[YOUR TASK] Please arrange the listing lines below as a Markdown table with the columns Row and Listing line, leaving out blank lines. Begin at the line that has "What is the nearest-to-furthest sequence for" and stop after the line that has "What measurement separates".

Rows of spatial question data:

◇ ◇ ◇ ◇ ◇

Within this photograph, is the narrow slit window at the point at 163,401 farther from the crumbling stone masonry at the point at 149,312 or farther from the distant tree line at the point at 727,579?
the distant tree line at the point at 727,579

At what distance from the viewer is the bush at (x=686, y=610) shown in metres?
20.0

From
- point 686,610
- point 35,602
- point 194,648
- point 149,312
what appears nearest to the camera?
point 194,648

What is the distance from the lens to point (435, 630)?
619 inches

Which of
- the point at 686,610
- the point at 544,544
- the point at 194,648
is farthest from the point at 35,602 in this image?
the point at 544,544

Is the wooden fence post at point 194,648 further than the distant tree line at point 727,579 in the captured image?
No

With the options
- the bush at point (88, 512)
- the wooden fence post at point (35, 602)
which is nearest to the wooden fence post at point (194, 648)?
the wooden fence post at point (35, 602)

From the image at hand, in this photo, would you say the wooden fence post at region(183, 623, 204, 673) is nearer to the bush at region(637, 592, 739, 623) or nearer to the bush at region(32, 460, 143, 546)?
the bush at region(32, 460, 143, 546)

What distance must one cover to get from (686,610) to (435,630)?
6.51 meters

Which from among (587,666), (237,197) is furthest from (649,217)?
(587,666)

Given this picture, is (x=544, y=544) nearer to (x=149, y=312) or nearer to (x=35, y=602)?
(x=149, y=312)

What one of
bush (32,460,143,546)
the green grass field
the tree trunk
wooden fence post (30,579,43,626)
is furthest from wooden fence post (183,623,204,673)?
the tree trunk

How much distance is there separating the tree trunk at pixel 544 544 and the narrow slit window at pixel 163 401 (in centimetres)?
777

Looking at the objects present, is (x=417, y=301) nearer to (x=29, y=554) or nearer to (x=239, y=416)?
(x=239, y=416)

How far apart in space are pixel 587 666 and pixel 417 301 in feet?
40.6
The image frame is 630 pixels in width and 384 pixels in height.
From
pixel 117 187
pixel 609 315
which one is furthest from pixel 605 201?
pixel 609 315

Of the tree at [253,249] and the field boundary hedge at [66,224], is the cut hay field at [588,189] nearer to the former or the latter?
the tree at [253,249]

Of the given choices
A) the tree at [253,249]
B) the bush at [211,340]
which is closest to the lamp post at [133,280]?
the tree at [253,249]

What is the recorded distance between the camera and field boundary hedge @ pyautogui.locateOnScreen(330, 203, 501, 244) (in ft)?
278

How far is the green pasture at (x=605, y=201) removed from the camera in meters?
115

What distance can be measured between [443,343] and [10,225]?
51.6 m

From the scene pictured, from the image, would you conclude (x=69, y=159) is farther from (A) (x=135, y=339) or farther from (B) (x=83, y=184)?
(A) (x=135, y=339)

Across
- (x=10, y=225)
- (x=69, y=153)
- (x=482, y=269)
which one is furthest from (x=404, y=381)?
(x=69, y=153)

◇ ◇ ◇ ◇ ◇

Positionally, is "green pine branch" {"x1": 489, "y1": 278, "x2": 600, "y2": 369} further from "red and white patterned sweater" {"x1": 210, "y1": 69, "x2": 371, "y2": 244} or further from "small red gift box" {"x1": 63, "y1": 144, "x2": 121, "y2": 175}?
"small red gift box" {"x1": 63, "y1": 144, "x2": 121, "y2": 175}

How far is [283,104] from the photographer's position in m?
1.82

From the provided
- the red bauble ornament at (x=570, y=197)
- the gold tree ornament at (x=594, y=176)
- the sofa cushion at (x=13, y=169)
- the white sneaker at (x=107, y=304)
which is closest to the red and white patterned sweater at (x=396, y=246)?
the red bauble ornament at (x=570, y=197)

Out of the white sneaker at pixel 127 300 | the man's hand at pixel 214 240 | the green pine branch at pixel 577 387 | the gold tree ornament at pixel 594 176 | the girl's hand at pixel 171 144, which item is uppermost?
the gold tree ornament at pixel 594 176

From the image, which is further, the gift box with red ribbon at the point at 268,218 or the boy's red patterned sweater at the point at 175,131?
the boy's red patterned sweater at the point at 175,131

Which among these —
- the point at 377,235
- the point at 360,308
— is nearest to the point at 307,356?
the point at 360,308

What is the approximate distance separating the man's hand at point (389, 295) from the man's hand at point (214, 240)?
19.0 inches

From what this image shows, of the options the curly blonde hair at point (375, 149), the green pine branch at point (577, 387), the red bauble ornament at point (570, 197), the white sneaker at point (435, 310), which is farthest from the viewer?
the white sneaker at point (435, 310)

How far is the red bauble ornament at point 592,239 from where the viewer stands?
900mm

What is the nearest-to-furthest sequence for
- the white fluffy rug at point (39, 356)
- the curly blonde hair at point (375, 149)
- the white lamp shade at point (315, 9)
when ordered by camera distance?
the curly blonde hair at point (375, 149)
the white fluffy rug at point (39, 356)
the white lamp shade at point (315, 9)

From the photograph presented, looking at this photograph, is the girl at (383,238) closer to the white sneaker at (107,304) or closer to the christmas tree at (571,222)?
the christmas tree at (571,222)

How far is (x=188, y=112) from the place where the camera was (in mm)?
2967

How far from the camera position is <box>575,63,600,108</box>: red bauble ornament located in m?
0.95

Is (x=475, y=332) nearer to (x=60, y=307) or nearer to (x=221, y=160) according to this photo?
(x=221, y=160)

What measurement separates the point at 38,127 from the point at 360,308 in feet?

◇ ◇ ◇ ◇ ◇

[THE SOLUTION]
| Row | Listing line |
|---|---|
| 1 | What is the nearest-to-furthest sequence for |
| 2 | - the white fluffy rug at point (39, 356) |
| 3 | - the curly blonde hair at point (375, 149) |
| 4 | - the white lamp shade at point (315, 9) |
| 5 | when ordered by camera distance? |
| 6 | the curly blonde hair at point (375, 149) |
| 7 | the white fluffy rug at point (39, 356) |
| 8 | the white lamp shade at point (315, 9) |
| 9 | From the photograph presented, looking at this photograph, is the girl at (383,238) closer to the white sneaker at (107,304) or closer to the christmas tree at (571,222)? |
| 10 | the christmas tree at (571,222) |
| 11 | How far is (x=188, y=112) from the place where the camera was (in mm)? |
| 12 | 2967 |
| 13 | How far from the camera position is <box>575,63,600,108</box>: red bauble ornament located in m? |
| 14 | 0.95 |
| 15 | Is (x=475, y=332) nearer to (x=60, y=307) or nearer to (x=221, y=160) according to this photo? |
| 16 | (x=221, y=160) |
| 17 | What measurement separates the point at 38,127 from the point at 360,308 in feet? |